Um dos temas que o PS tem trabalhado nos últimos dias é a ideia de que, por culpa do PCP e do seu chumbo do OE, a CP já não teria uma injecção de 1,8 mil milhões de euros que acabaria com a sua dívida histórica.

Esta ideia assenta num conjunto de falsificações, marteladas ao longo dos anos pelos sucessivos governos, e amplificadas por uma comunicação social bem amestrada. Vamos tentar, nestes dois mil caracteres, demonstrar a falsidade desta tese.

Não se trata de qualquer injecção de dinheiro na CP. Trata-se tão somente de colocar na dívida pública uma dívida que já está consolidada na dívida pública. É uma mera operação contabilística, com efeitos positivos na capacidade de endividamento da CP, é certo, mas nulos efeitos na dívida nacional e nas contas públicas.

Os investimentos na CP – a necessária e prometida aquisição de material circulante, para o serviço Alfa, para o Serviço Urbano, para um conjunto de Linhas Regionais – continuavam ausentes do Orçamento, onde apenas aparecia o velho concurso das 22 automotoras para o Regional (que o Governo promete colocar em todo o lado, mas são insuficientes para responder às necessidades do próprio regional). Como o PCP propôs, fazem falta três mil milhões (a 15 anos) para investir em material circulante e reconstruir a capacidade produtiva nacional neste sector. Mas esses valores e esse projecto nunca o PS esteve disposto a colocar no OE.

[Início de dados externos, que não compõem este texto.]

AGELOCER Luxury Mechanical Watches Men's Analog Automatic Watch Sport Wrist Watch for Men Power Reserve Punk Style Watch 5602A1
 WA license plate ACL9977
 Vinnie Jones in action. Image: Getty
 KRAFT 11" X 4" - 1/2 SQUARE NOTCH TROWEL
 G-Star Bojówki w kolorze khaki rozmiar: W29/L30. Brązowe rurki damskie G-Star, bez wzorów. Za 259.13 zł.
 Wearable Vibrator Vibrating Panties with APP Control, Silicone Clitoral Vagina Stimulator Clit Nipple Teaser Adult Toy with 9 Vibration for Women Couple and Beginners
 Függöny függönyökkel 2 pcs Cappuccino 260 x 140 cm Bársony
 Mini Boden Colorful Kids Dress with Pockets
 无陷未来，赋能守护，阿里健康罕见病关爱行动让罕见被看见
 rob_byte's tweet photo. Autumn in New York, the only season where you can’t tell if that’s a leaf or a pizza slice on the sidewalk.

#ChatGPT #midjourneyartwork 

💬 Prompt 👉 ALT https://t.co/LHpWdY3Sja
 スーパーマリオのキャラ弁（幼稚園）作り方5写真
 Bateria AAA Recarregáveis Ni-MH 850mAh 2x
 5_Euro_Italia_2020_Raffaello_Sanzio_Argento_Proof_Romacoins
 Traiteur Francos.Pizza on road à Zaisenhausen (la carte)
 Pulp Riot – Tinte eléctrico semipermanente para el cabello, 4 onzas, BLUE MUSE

Nesta discussão importa igualmente ter presente que a CP não tem uma dívida ao Estado. É o Estado que tem uma imensa dívida histórica para com ela, construída ao longo de dezenas de anos de suborçamentação e desorçamentação:

O investimento em comboios foi sendo colocado às costas da CP;

As indemnizações compensatórias nunca compensaram o desconto tarifário praticado;

A CP nunca recebeu as devidas compensações pelo passe social, que durante largos anos foram exclusivamente atribuídas às empresas privadas;

A CP foi obrigada a suportar os custos com o serviço da dívida nela criada por estas práticas.

Ou seja, há uma dívida pública depositada na CP, pelos sucessivos governos do PS e do PSD, que há muito deveria ter de lá desaparecido. E a simples operação contabilística que é a sua assumpção pela dívida nacional, onde já está consolidada, só não aconteceu nos últimos cinco OE aprovados porque o PS nunca o quis fazer.